(Stored data entries)
═══
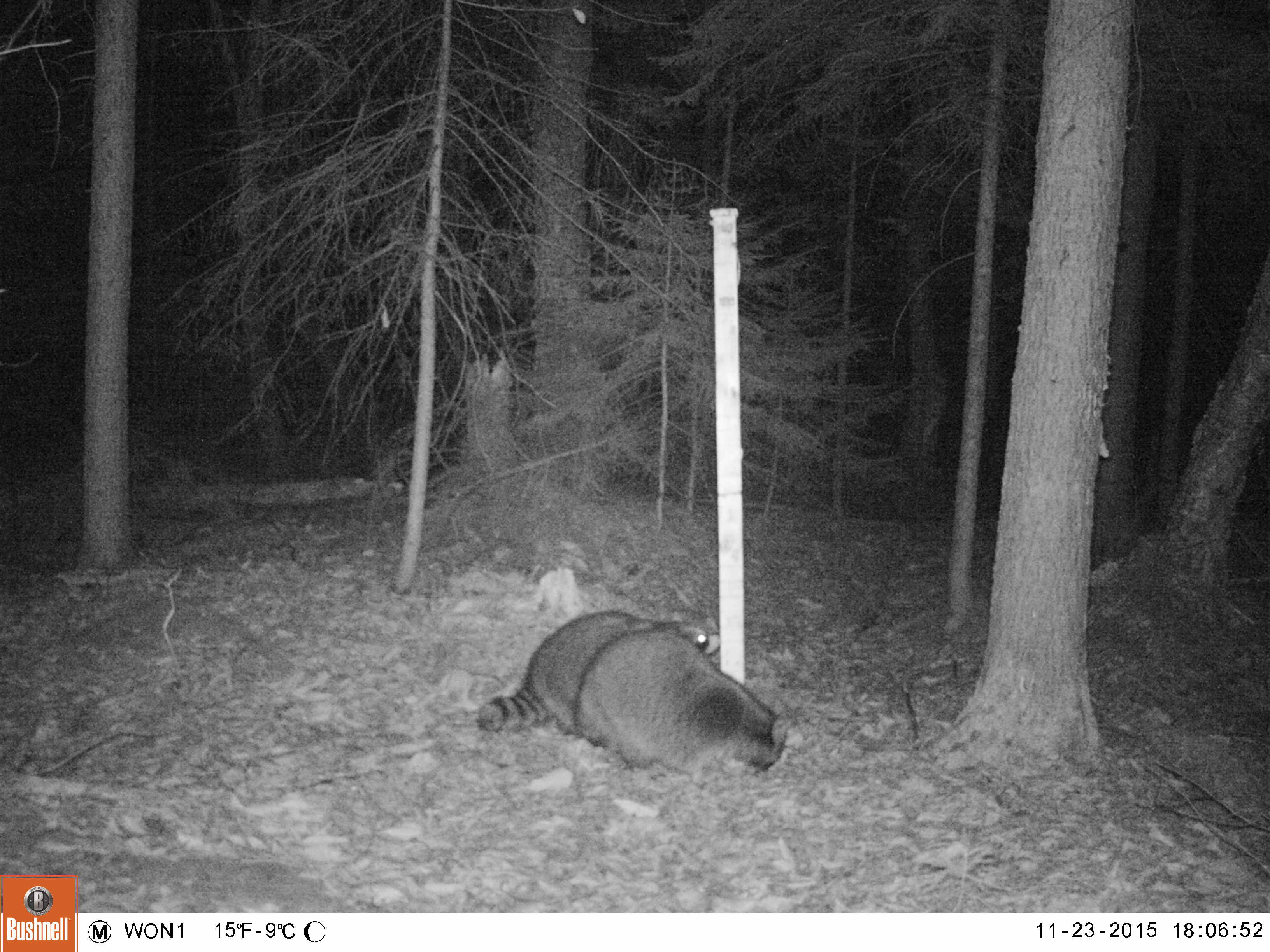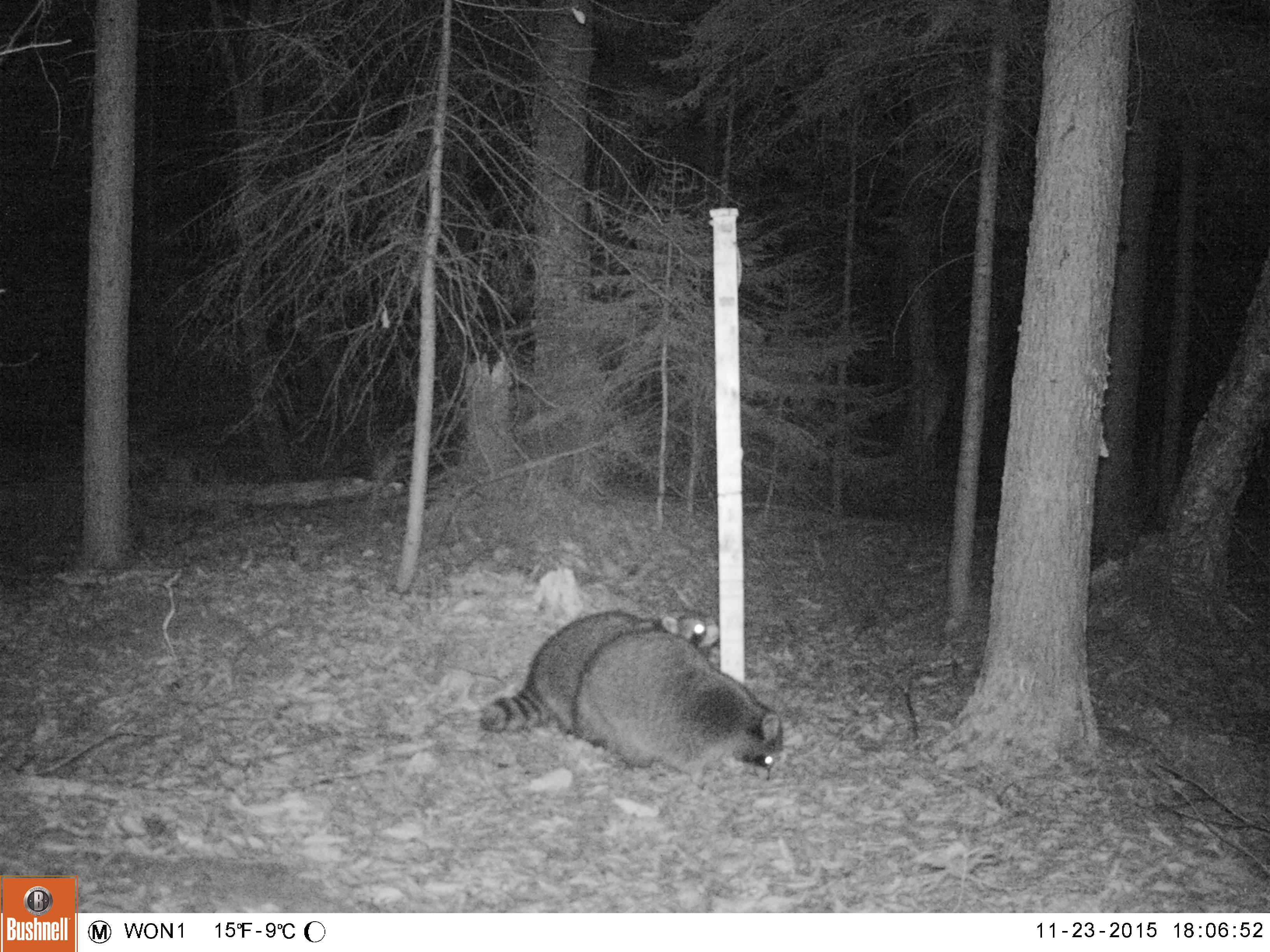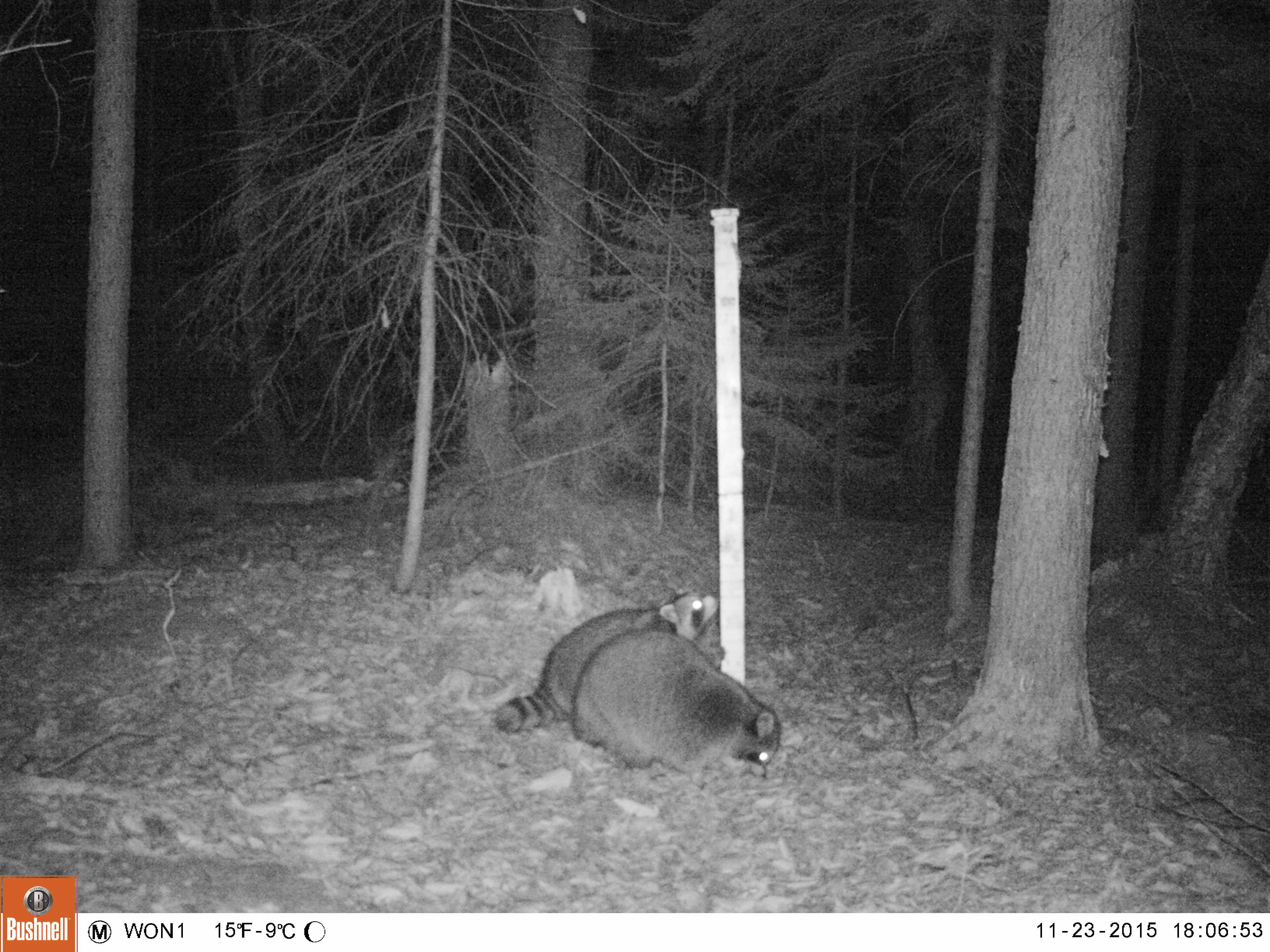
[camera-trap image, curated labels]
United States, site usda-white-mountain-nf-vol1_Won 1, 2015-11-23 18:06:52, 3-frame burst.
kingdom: Animalia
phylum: Chordata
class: Mammalia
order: Carnivora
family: Procyonidae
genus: Procyon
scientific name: Procyon lotor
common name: raccoon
Raccoon (Procyon lotor).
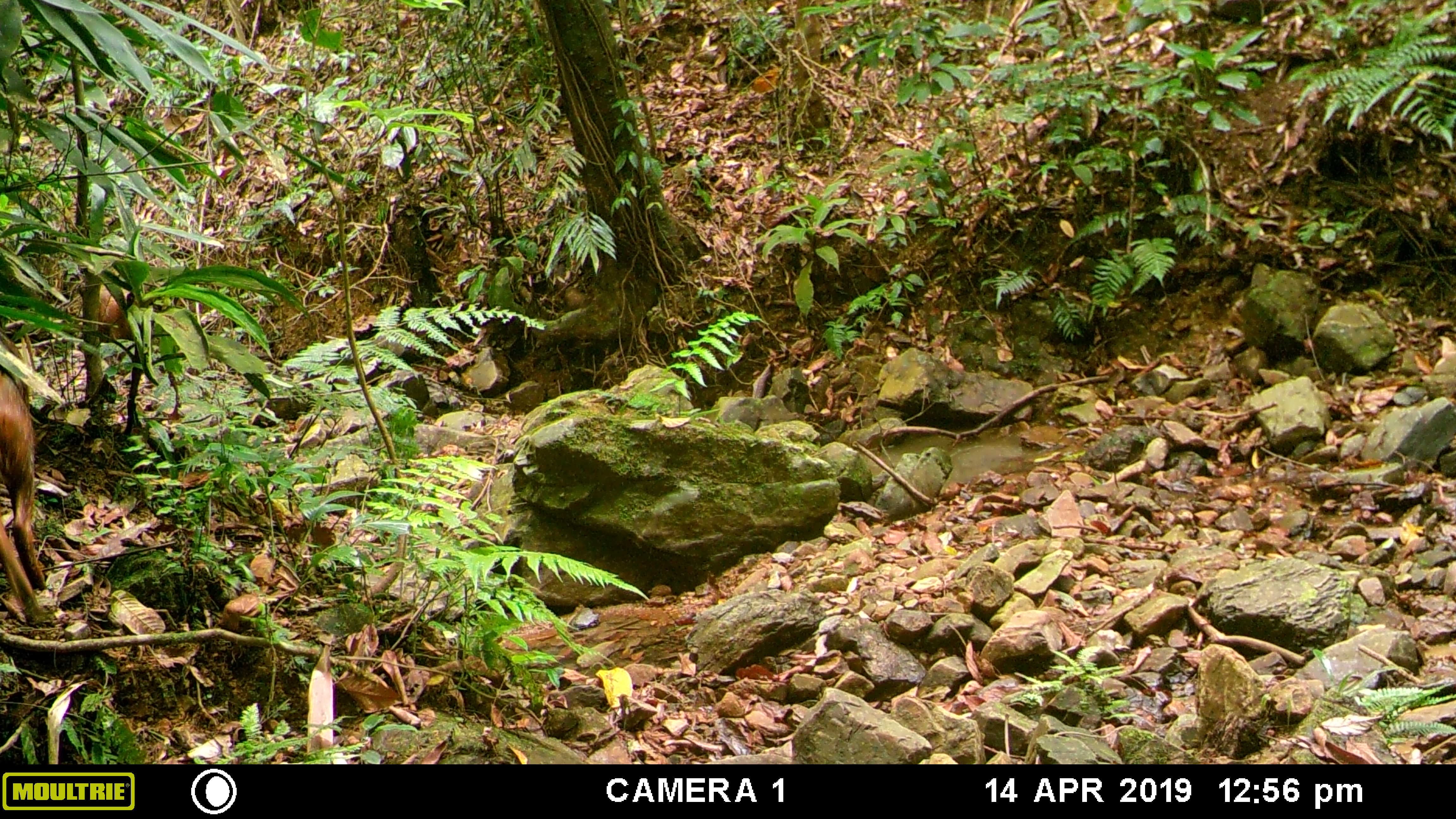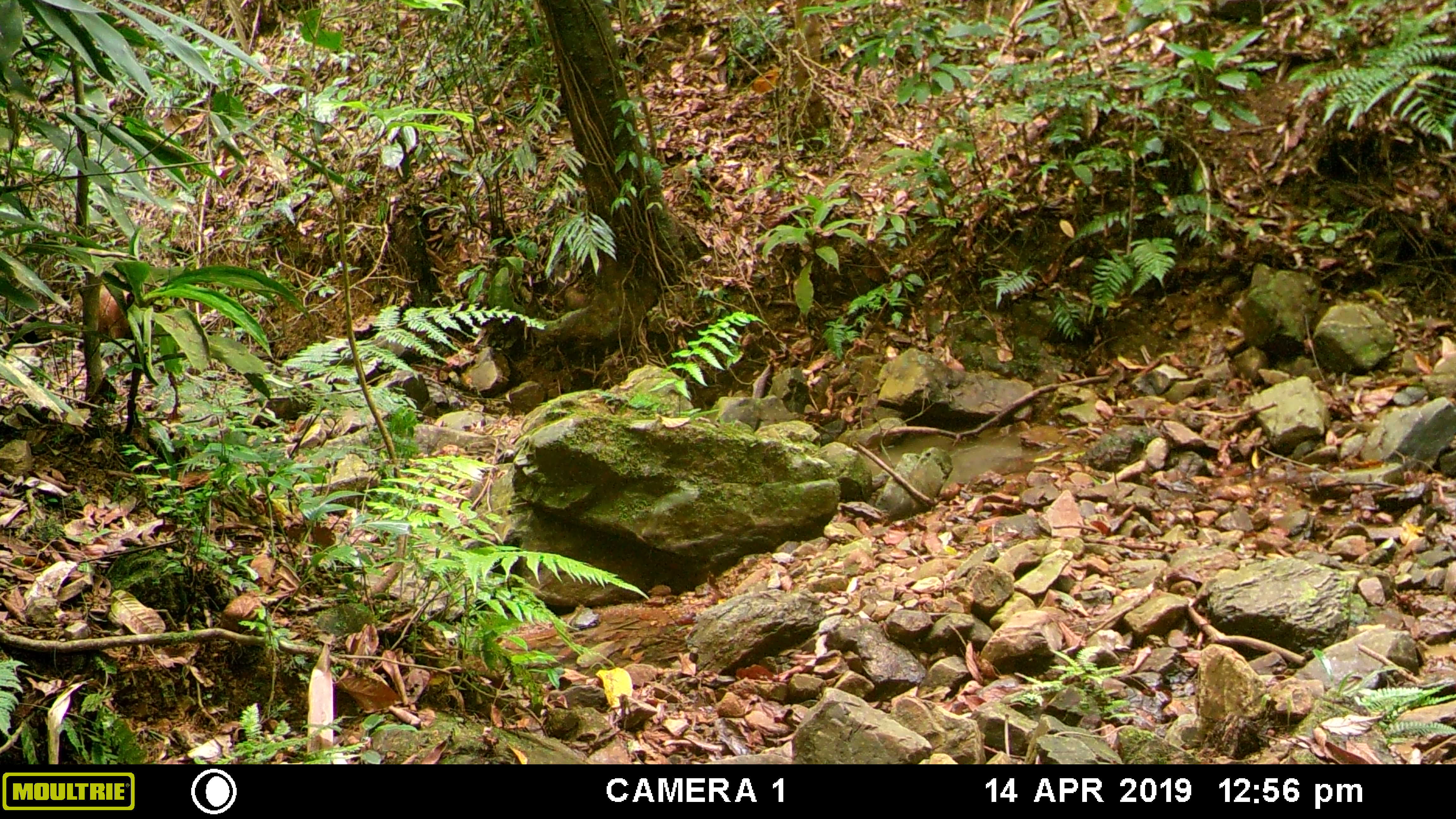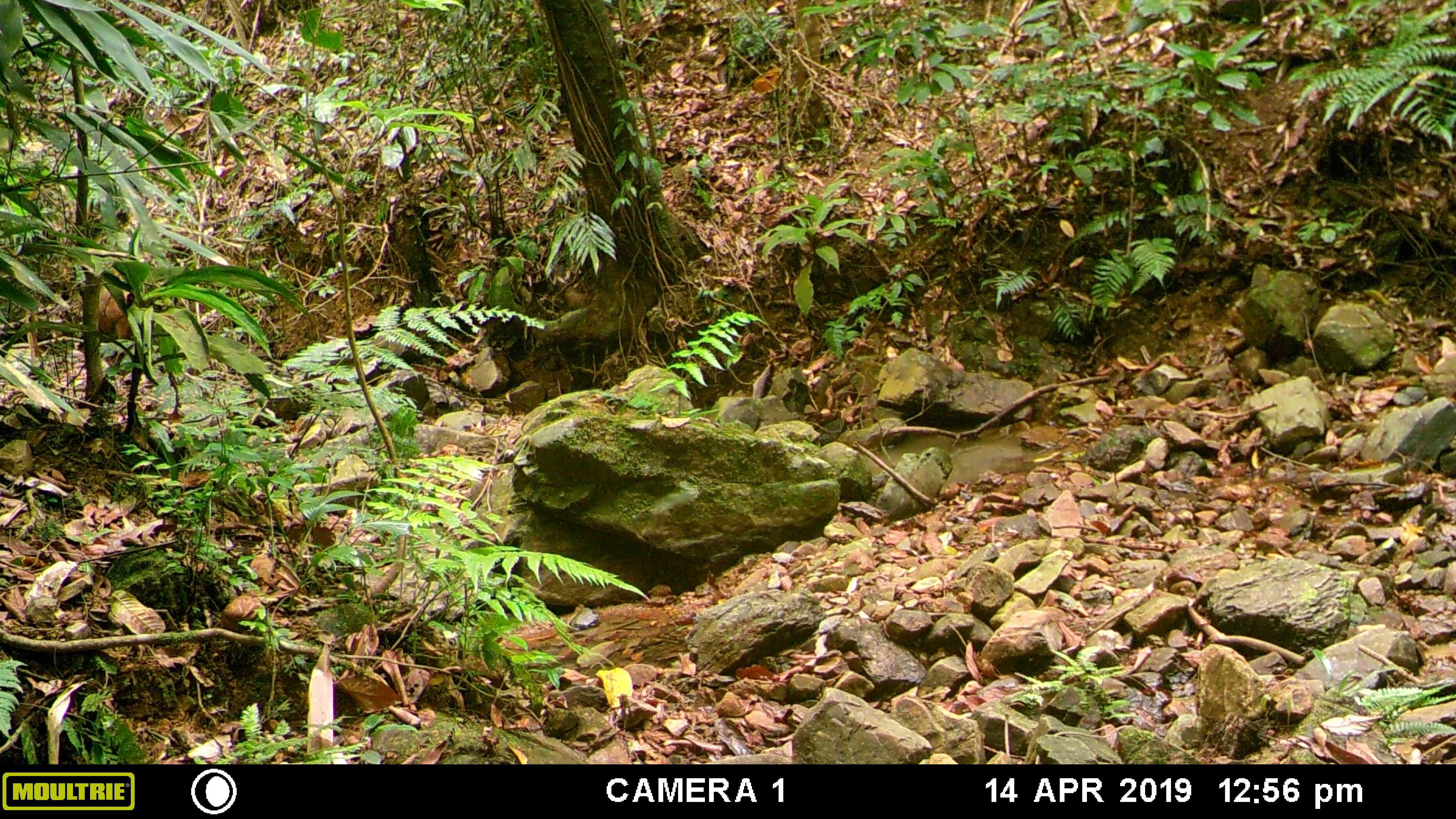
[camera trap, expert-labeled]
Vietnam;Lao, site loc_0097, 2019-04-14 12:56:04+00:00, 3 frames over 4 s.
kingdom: Animalia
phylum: Chordata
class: Mammalia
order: Artiodactyla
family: Suidae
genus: Sus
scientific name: Sus scrofa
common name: eurasian wild pig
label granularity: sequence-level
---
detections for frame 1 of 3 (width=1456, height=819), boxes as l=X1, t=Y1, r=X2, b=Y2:
eurasian wild pig: l=0, t=371, r=47, b=627; l=98, t=284, r=132, b=339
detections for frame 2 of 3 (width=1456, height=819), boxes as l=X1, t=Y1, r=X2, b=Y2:
eurasian wild pig: l=98, t=284, r=132, b=338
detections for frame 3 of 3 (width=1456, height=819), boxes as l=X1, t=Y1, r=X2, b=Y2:
eurasian wild pig: l=98, t=286, r=134, b=339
═══
■ **Your objective**
Output, and output only, the lines from the one containing "common name: eurasian wild pig" through the last line of the data above.

■ **Response to the exercise**
common name: eurasian wild pig
label granularity: sequence-level
---
detections for frame 1 of 3 (width=1456, height=819), boxes as l=X1, t=Y1, r=X2, b=Y2:
eurasian wild pig: l=0, t=371, r=47, b=627; l=98, t=284, r=132, b=339
detections for frame 2 of 3 (width=1456, height=819), boxes as l=X1, t=Y1, r=X2, b=Y2:
eurasian wild pig: l=98, t=284, r=132, b=338
detections for frame 3 of 3 (width=1456, height=819), boxes as l=X1, t=Y1, r=X2, b=Y2:
eurasian wild pig: l=98, t=286, r=134, b=339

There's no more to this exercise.